Rebuilt From the Inside Out, City Hall Prepares to Reopen
Officials will be moving back into Los Angeles City Hall in July on schedule after a $299-million, three-year project that has been as much a modernization as a seismic retrofitting.
Mayor Richard Riordan and City Controller Rick Tuttle wanted to limit the project to retrofitting, which was spurred by the 1994 Northridge earthquake.
Five years ago, Riordan and Tuttle named a panel of experts that recommended a $165-million budget confining work to earthquake safety, and probably would have postponed occupancy of the upper stories for years.
But the City Council, and especially its president, John Ferraro, wanted no part of such restricted work, reasoning that it was also important to update the building for the 21st century.
The council mandated a more extensive project, originally pricing it at $273 million, to include new food service facilities, computer-ready offices, additional staircases, central air conditioning and other renovations. Later the city quietly added $26 million more, some of that for converting the fourth floor to council office suites.
Federal grants totaling $126 million and municipal seismic bonds approved by voters financed most of the work.
A tour of the building recently found hundreds of workers putting the finishing touches on what Chief Legislative Analyst Ronald F. Deaton, who has overseen the project for the council, called “rebuilding the building inside-out.”
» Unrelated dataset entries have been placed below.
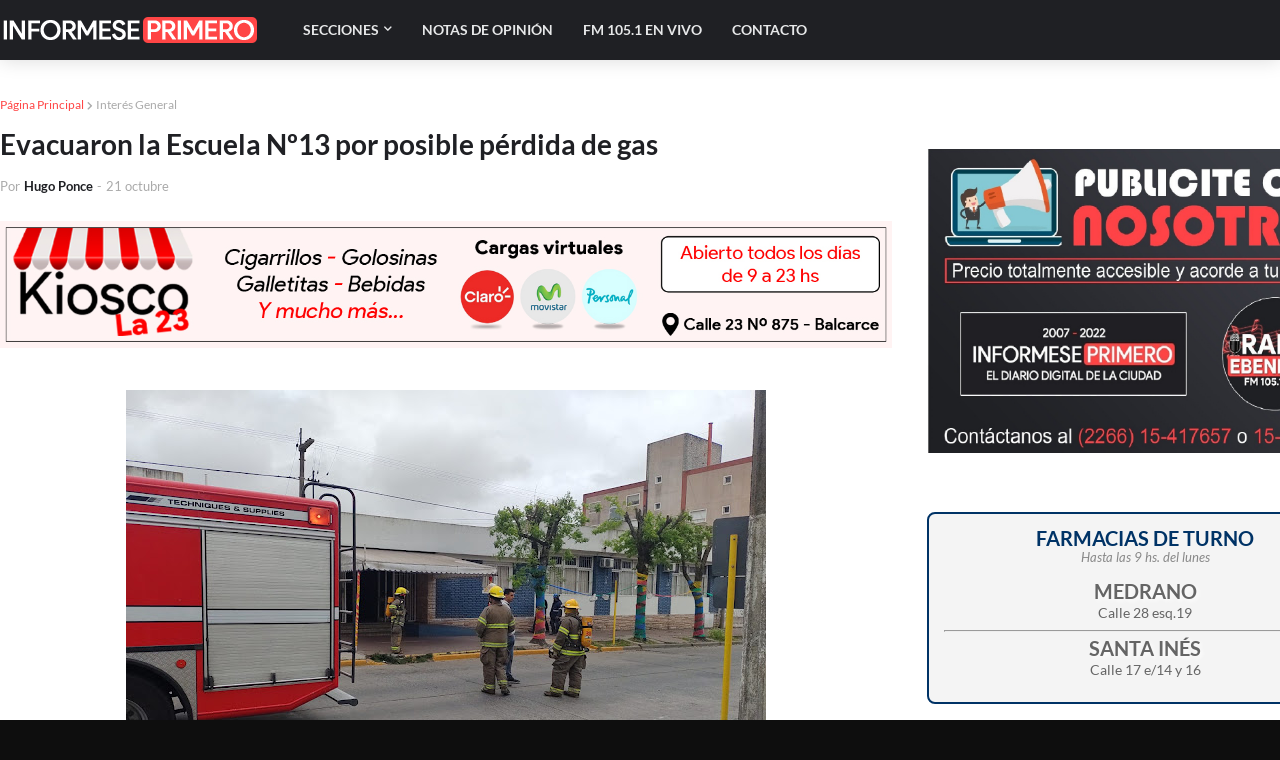

--- FILE ---
content_type: text/html; charset=utf-8
request_url: https://www.google.com/recaptcha/api2/aframe
body_size: 267
content:
<!DOCTYPE HTML><html><head><meta http-equiv="content-type" content="text/html; charset=UTF-8"></head><body><script nonce="_FGzkf0wJbtOLyGojt0iZg">/** Anti-fraud and anti-abuse applications only. See google.com/recaptcha */ try{var clients={'sodar':'https://pagead2.googlesyndication.com/pagead/sodar?'};window.addEventListener("message",function(a){try{if(a.source===window.parent){var b=JSON.parse(a.data);var c=clients[b['id']];if(c){var d=document.createElement('img');d.src=c+b['params']+'&rc='+(localStorage.getItem("rc::a")?sessionStorage.getItem("rc::b"):"");window.document.body.appendChild(d);sessionStorage.setItem("rc::e",parseInt(sessionStorage.getItem("rc::e")||0)+1);localStorage.setItem("rc::h",'1765725795852');}}}catch(b){}});window.parent.postMessage("_grecaptcha_ready", "*");}catch(b){}</script></body></html>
Richard Heim, regional executive officer for the company that has done most of the work, Clark Construction Group, said that up to 400 people are working overtime to finish the job. “We have been focused on getting this building done on time,” he said.
City Hall was built in 1928, five years before the Long Beach earthquake awakened officials to the need for seismic safeguards in construction and the weaknesses of brick as a building material.
Still, with some damage, City Hall survived the Long Beach quake, the Sylmar-San Fernando quake of 1971, and Northridge. The epicenters of those temblors, as strong as magnitude 6.7, were miles away.
In designing the seismic retrofitting, Nabih Youssef adopted redundant protections: not only 526 seismic base isolators and 64 viscous dampers--devices that serve as shock absorbers--but also shear walls and other buttressing.
City Hall, at 27 stories, is the tallest building ever protected with base isolators, and that has been controversial among some earthquake engineers who believe that the system works best in shorter, mid-size buildings.
Still, Stan Morimoto, the city Department of Public Works engineer who has been everyday manager of the project, contends that City Hall will be able to withstand an 8.1 quake on the San Andreas fault and a 6.8 quake on the Elysian Park fault.
The San Andreas fault, as it runs through Southern California, is at its closest point about 40 miles from City Hall. Shaking from a quake on its closest segment would be considerably moderated by the time it reached City Hall.
Some scientists believe that the Elysian Park fault--little more than a mile north of the building--is capable of a quake in the magnitude 7 range. Still, though such a quake could strike tomorrow, odds are that it will not hit during the useful future life of City Hall.
Scientists have estimated the recurrent interval--the time between the biggest earthquakes--at 1,000 to 2,000 years, and the designers of City Hall and the Roman Catholic cathedral being constructed two blocks away have stressed that the odds of such a quake occurring during the functional life of the buildings are not great. Still, they say, magnitude 6 quakes will probably occur at lesser intervals and the protections will be excellent for those.
Deaton and Morimoto stressed during the City Hall tour that even though the project is not quite complete, its seismic protections already are.
“The trusses are done, all shear walls are done, the building is now isolated,” said Deaton, showing off the moat that will allow the building to move from side to side as much as 24 inches during a quake.
Meanwhile, they expressed pride in the modernization, such as the acoustic system that will allow everyone to be heard much better in the renovated City Council chambers. The acoustic work was donated by Project Restore, a trust fund established by the city 15 years ago that also raises private money and has contributed more than $2 million to the project.
Its president, Ed Avila, said last week that new elevator cabs are now being delivered and a contract has been let for restoration of the Lindbergh beacon that has crowned City Hall. In addition, Project Restore has paid to refurbish paintings in the rotunda and elsewhere.
Besides consolidating council offices on one floor, renovation also will mean new conference rooms for municipal departments on the 10th floor and safer staircases to the observation tower on the 27th floor.
Careful inspection on some upper floors will reveal that the older bricks are still there, but now surrounded by walls that fortify them considerably against the quake danger.